Illustrations de Sveta Sobolev
Je suis née juste après la chute du mur de Berlin. Si dans mon enfance, la langue russe faisait partie de mon environnement, elle était malgré tout reléguée au second plan. Mes grands-parents, parents et grands frères l’avaient apprise à l’école, mais pour moi, cette langue appartenait déjà au passé. La page de la R.D.A. était tournée : l’avenir, ce n’était pas le russe, mais le français.Je choisis donc le français comme deuxième langue. De toute façon, je pensais que le russe était trop difficile à apprendre et pas si joli à entendre.

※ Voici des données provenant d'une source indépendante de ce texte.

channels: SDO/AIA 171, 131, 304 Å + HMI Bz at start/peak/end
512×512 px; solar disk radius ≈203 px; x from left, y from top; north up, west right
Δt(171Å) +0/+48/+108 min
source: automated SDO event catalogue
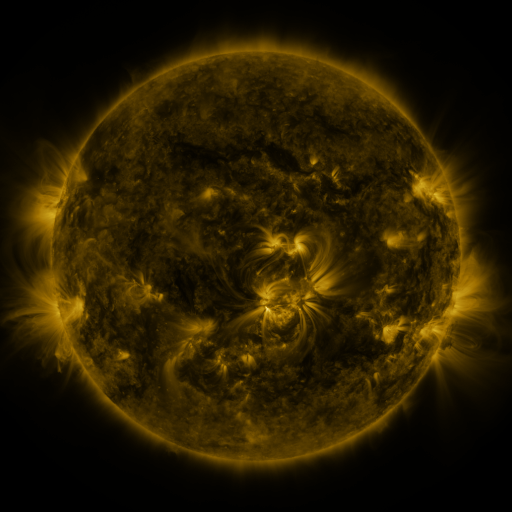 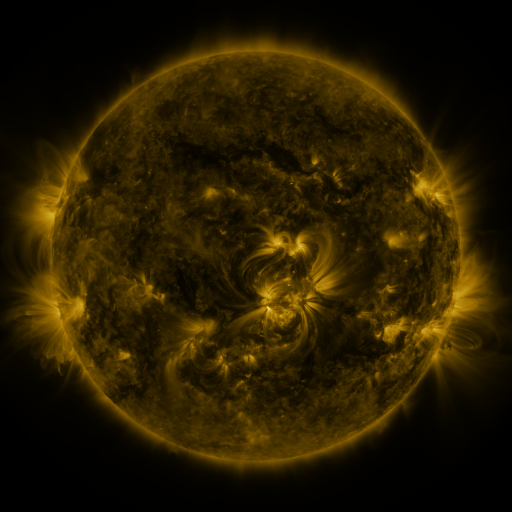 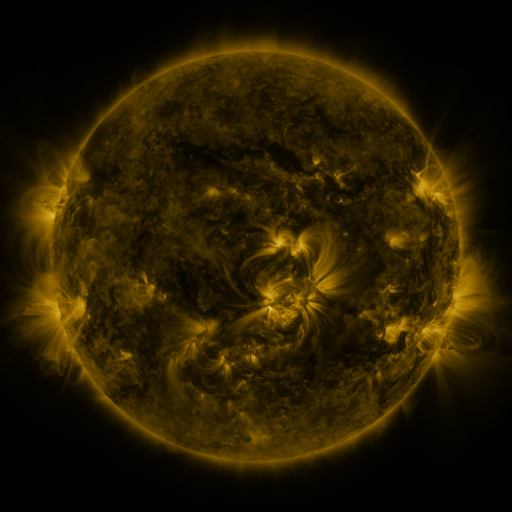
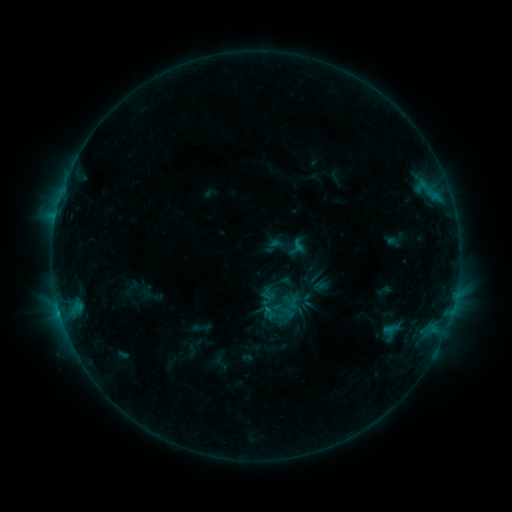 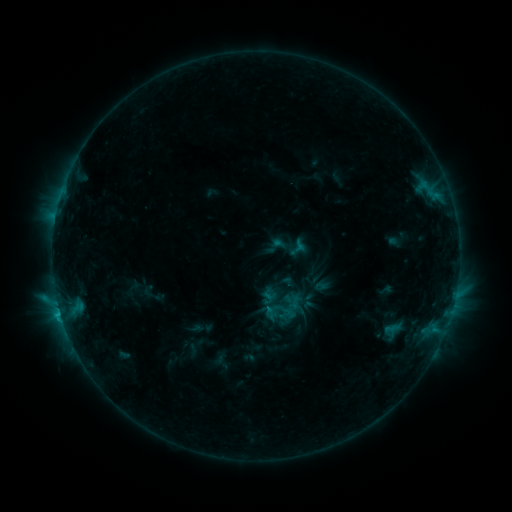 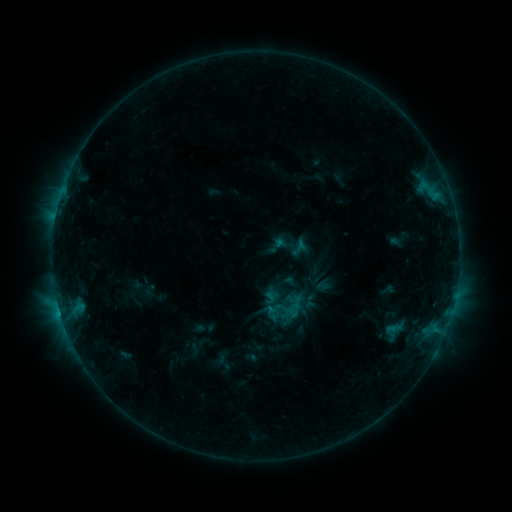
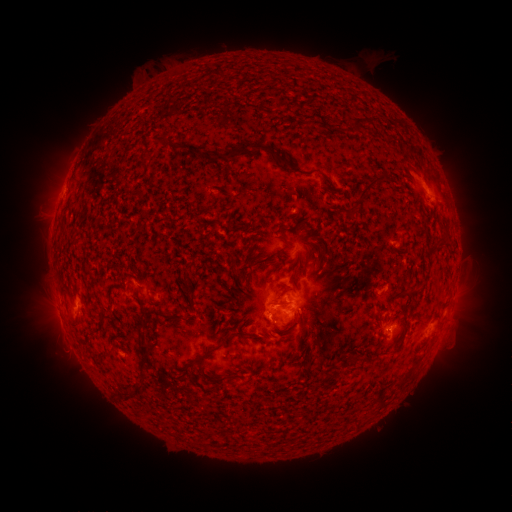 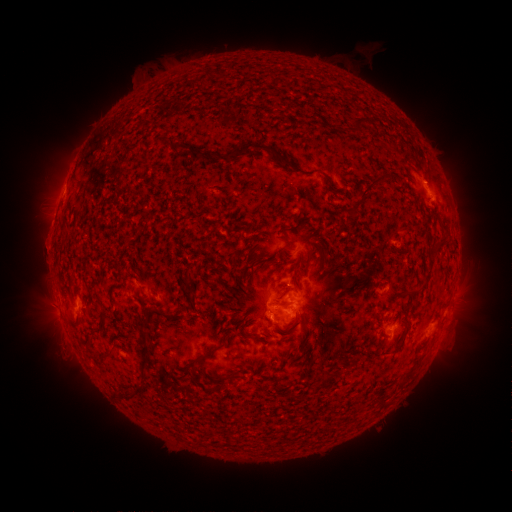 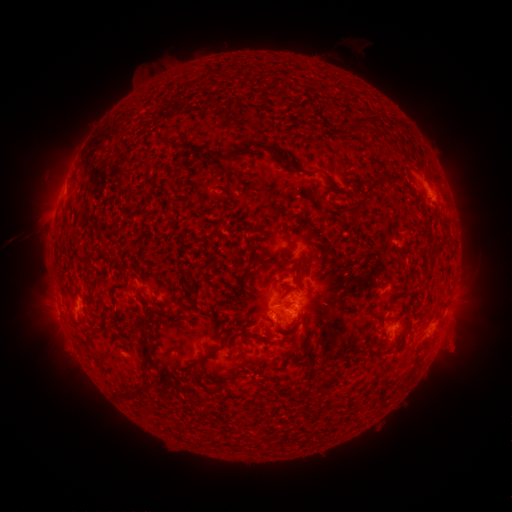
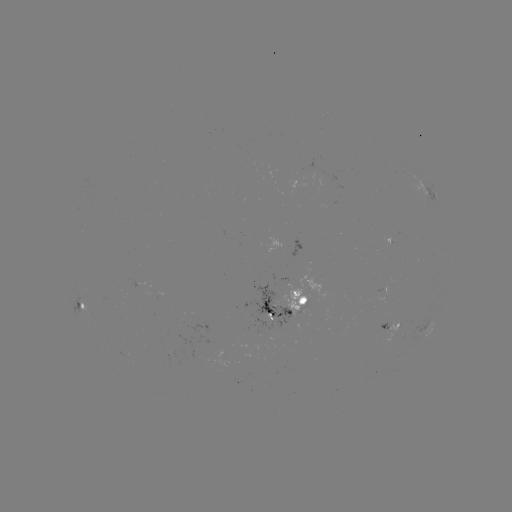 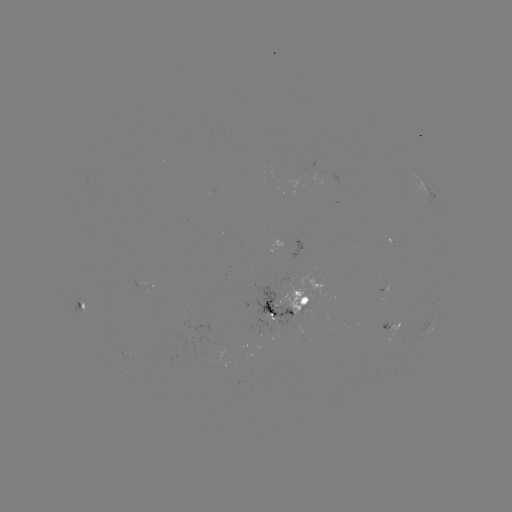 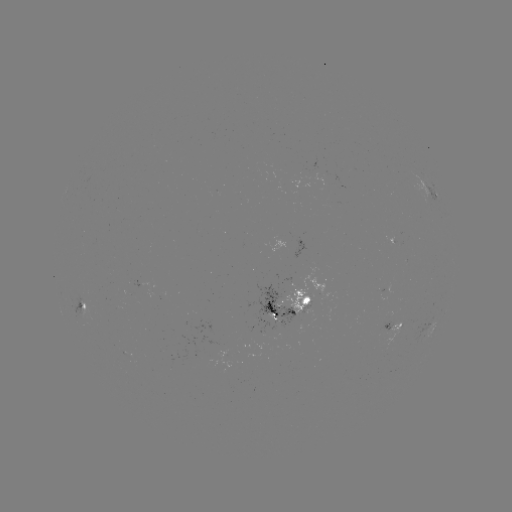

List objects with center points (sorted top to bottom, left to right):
C1.2 flare: (60, 312)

Jusqu’au jour où, dans la cour d’école, la conversation d’une de mes camarades russes, au téléphone avec sa mère, me parvint aux oreilles. Les mots russes qui s’échappaient de sa bouche n’avaient rien à voir avec ce que je connaissais.
La raison ? Certainement parce que je n’avais jamais entendu de natif parler, surtout pas dans les films hollywoodiens (dans lesquels, bizarrement, les personnages russes ne sont pour ainsi dire jamais interprétés par d’authentiques russophones). À chaque parole que prononçait mon amie, je me rendais davantage compte à quel point mes préjugés sur cette langue étaient éloignés de la réalité. Le véritable russe, surtout pour mes oreilles d’Allemande, n’avait rien de guttural ou de dental. Au contraire, il me semblait à la fois puissant et caressant, entraînant et chaleureux.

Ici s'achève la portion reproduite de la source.